Egypt also has a sizable manufacturing sector which includes textiles (especially cotton), chemicals (fertilizers & plastics), food processing (including canned foods & juices) along with metalworking & engineering (such as steel). This sector accounts for around 17% of total GDP but employs only 3 million people directly or indirectly due to its heavy reliance on imported machinery & equipment from abroad which makes it less labor-intensive than other sectors within Egypt’s economy.

Finally, oil production & exports are one of Egypt’s most important sources of foreign exchange earnings accounting for around 10% ($6 billion) of total exports in 2018 alone making it a major player within the global energy market. However this sector still remains heavily dependent on international oil prices which can be highly volatile at times making it difficult to accurately predict future earnings from this source going forward.

Overall despite its small size Egypt’s economy is slowly improving thanks largely to increased investment into infrastructure development across the country along with various social programs aimed at reducing poverty levels within its population such as free healthcare up to secondary school level education for children aged 6-14 years old which have helped reduce poverty levels significantly over recent years.

Business

Abbreviated as EGY by abbreviationfinder.org, Egypt is usually considered to be the most developed, i.e. the most industrialized, urbanized, well-educated and economically most diverse, Arab country. At the same time (because of the population growth rate) it is one of the poorest countries in the area. The employment rate in the country is low. In 2016, 11 percent of the labor force was employed in agriculture, 36 percent in industry and 53 percent in service industries. However, these figures hide serious structural problems.

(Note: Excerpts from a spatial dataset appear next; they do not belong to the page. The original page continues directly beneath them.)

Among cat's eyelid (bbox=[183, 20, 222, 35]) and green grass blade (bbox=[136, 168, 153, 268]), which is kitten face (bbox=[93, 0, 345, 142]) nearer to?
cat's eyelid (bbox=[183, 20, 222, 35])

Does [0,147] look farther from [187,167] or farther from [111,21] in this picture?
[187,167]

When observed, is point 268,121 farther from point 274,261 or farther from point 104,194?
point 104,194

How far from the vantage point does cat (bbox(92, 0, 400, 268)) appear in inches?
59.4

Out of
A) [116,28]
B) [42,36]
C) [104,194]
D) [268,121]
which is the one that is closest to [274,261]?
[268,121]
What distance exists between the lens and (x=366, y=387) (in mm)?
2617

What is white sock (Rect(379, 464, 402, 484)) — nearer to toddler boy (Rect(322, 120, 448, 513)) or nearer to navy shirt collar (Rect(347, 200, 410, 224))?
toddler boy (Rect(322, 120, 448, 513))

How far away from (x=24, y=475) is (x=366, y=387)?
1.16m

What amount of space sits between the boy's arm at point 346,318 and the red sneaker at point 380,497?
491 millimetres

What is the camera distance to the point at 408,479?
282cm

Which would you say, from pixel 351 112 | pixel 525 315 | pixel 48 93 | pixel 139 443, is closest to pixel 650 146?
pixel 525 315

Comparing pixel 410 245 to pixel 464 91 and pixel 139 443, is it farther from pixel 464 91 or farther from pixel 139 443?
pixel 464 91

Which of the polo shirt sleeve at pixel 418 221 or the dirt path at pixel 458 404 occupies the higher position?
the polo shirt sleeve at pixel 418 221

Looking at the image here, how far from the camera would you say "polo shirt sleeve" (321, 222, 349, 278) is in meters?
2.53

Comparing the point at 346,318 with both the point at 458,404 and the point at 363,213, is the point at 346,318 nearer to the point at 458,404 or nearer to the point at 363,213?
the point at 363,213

The government has used public sector employment as a way of sucking up unemployment, and productivity is low in the industrial and service sectors. Egypt, which exported food until the early 1970s, has recently imported more than half of its food needs.

Egypt GDP (Nominal, $USD) 2003-2017

On the whole, the business structure has undergone major changes in recent decades. In the mid-1970s, “Arab socialism” was abandoned in favor of Infitah, the “open-door economic policy”, with increased investment in private ownership and the facilitation of foreign business start-ups. The change was initially sluggish but has accelerated during the 00s, and the private sector now accounts for about 70 percent of GDP. During the 00s, economic growth has also increased, but the economic differences in society have also increased. The unrest in the 2010s has slowed growth, mainly the tourism industry has been hit hard.

Agriculture

Agriculture has long been a neglected area in the country’s development planning. While the land reform was implemented during the 1950s and 1960s, its scope was limited. Around 1960, the entire agricultural sector was “cooperated”. However, the state’s efforts to control production far exceeded its ambition to modernize farming methods, etc. Nevertheless, agriculture is relatively high-yielding, mainly due to favorable climate, good soil and extensive irrigation. Since the completion of the Assuan Dam (High Dam) in 1971, all agriculture has been irrigated and the growing season lasts year-round, allowing an average of two harvests per year.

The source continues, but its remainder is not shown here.